Gli ultimi due articoli descrivono e analizzano i meccanismo di investimento della BM per due specifici programmi: la salute riproduttiva (madre, neonato, bambino e adolescente) e la nutrizione, e il miglioramento della preparazione necessaria per gestire le pandemie globali. Per il primo, la BM propone un GFF con il quale si impegna a moltiplicare fino a 5 volte ogni dollaro investito dai finanziatori; secondo la BM, questo è l’unico modo per colmare il gap nei fondi per salute riproduttiva e nutrizione e poter quindi raggiungere i targets per il 2030 previsti dagli SDG, stimato in circa 33 miliardi di dollari l’anno. Questo GFF è partito nel 2015 con attività in 7 paesi e con una dotazione iniziale di oltre un miliardo di dollari forniti da Norvegia (600 milioni), Canada (220), USA (200), Giappone (100) e BMGF (75); vi è anche un contributo di 10 milioni da parte della multinazionale Merck Sharp & Dohme. Le redini del GFF, tuttavia, restano nelle mani della BM e degli investitori; gestendo l’erogazione dei fondi, questi influenzano anche le decisioni strategiche dei governi coinvolti. I quali, inoltre, proprio perché hanno un grande carico di malattia legato a salute riproduttiva e nutrizione, hanno anche dei sistemi sanitari non sempre in grado di gestire le attività e mostrare risultati e, soprattutto, a rendere i programmi sostenibili nel tempo.

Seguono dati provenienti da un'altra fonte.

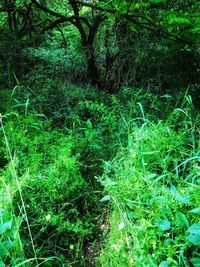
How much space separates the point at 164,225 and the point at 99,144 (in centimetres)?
160

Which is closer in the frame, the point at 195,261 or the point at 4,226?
the point at 195,261

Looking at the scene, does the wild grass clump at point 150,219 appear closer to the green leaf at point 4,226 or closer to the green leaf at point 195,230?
the green leaf at point 195,230

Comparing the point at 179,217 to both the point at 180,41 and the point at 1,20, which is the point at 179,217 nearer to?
the point at 180,41

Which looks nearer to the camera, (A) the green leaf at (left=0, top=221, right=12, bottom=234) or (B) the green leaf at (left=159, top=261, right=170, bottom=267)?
(B) the green leaf at (left=159, top=261, right=170, bottom=267)

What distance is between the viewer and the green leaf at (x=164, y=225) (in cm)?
160

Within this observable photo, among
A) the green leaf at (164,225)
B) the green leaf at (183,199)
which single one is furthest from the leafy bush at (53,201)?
the green leaf at (183,199)

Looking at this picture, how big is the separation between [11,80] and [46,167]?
2457 mm

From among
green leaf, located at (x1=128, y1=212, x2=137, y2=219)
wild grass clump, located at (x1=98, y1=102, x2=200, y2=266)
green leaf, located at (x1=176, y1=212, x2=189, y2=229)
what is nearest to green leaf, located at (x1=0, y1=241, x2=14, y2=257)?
wild grass clump, located at (x1=98, y1=102, x2=200, y2=266)

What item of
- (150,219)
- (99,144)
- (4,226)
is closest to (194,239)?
(150,219)

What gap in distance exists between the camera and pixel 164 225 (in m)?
1.62

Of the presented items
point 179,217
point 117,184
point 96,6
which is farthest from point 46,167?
Answer: point 96,6

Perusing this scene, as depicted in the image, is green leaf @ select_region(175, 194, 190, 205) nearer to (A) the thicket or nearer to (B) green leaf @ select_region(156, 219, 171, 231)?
(A) the thicket

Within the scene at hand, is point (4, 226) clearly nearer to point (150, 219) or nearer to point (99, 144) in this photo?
point (150, 219)

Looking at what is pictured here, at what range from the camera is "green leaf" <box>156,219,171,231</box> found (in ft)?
5.25
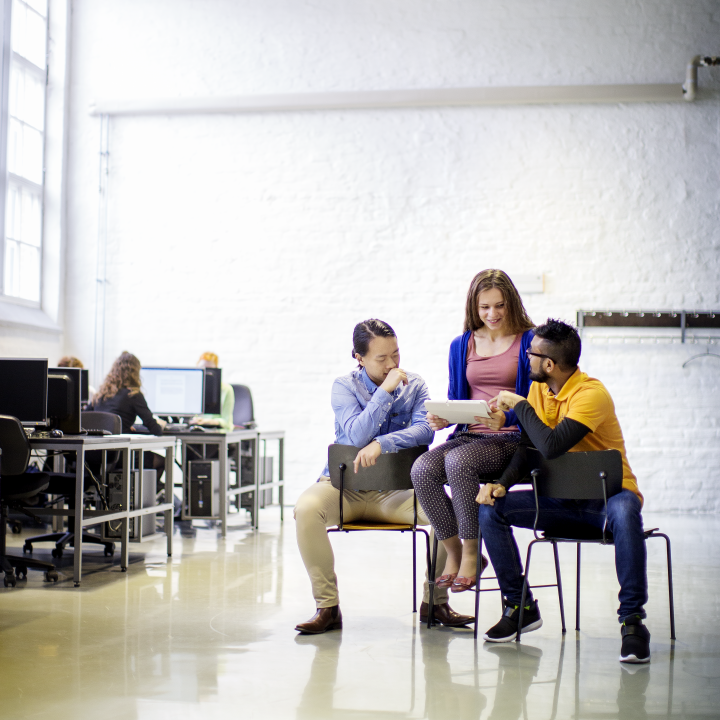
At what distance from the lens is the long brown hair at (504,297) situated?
290 cm

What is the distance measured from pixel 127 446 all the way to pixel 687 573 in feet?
9.33

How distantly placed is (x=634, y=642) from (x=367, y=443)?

Per quanto riguarda le pandemie globali, l’interesse della BM è stato suscitato dall’epidemia di Ebola in alcuni paesi dell’Africa Occidentale nel 2014 e dalla dimostrata incapacità della comunità internazionale di farvi fronte in maniera tempestiva. In linea con il suo mandato – creare nuovi mercati – la BM propone un nuovo tipo di sistema assicurativo che, partendo da un investimento iniziale di un gruppo di donatori, attiri capitali privati. Nel maggio del 2016 la BM ha annunciato la creazione del PEFF (Pandemic Emergency Financing Facility), uno schema assicurativo destinato ai paesi più poveri e alle agenzie e organizzazioni internazionali che si occupano di interventi in caso di pandemia, con una copertura delle spese che inizialmente può arrivare a 500 milioni di dollari, sborsabili rapidamente a pandemia certificata. Ma il premio per questa assicurazione non è pagato dagli attori di cui sopra, bensì da investitori pubblici e privati. Questo meccanismo, secondo la BM, trarrebbe vantaggi sia per i beneficiari dell’assicurazione, motivati a stabilire dei sistemi di allarme e pronto intervento per poter godere della copertura assicurativa, sia agli investitori pubblici e privati, che perderebbero sì una parte dei loro investimenti in caso di scoppio di una pandemia, ma otterrebbero alti interessi sugli stessi se non scoppiasse nessuna pandemia entro 3 anni dal loro investimento iniziale. Gli investitori potrebbero trarre ulteriori benefici dall’eventuale mercato delle obbligazioni che sarebbero emesse per finanziare il PEFF. Da notare che l’idea e lo sviluppo di questo strumento finanziario provengono da BM e OMS, in collaborazione con 3 grosse compagnie di assicurazioni, con intrinseci conflitti d’interesse. Ovviamente non sappiamo se il PEFF funzionerà, dato che finora non c’è stata ancora occasione di metterlo alla prova.

Alcune considerazioni finali:

. Cercando di capire come funzionano i complessi meccanismi finanziari che la BM ha messo, mette e metterà in atto per finanziare la salute, mi sembrava di avere in mano Il Sole 24 Ore, non il BMJ. E confesso di non aver molta fiducia sul fatto che la finanza possa dare una mano a risolvere i problemi di salute globale, soprattutto quelli dei gruppi più poveri e impoveriti nei vari paesi. Difficile pensare ad un sistema finanziario che abbia come obiettivo l’equità.
. È evidente che la BM gioca due ruoli: quello di banca (e come tutte le banche moderne tende sempre più a finanziarizzarsi, cioè a guadagnare denaro comprando e vendendo denaro) e quello di agenzia di sviluppo (sottraendo funzioni ad altre agenzie di sviluppo che si occupano degli stessi settori, la salute in questo caso).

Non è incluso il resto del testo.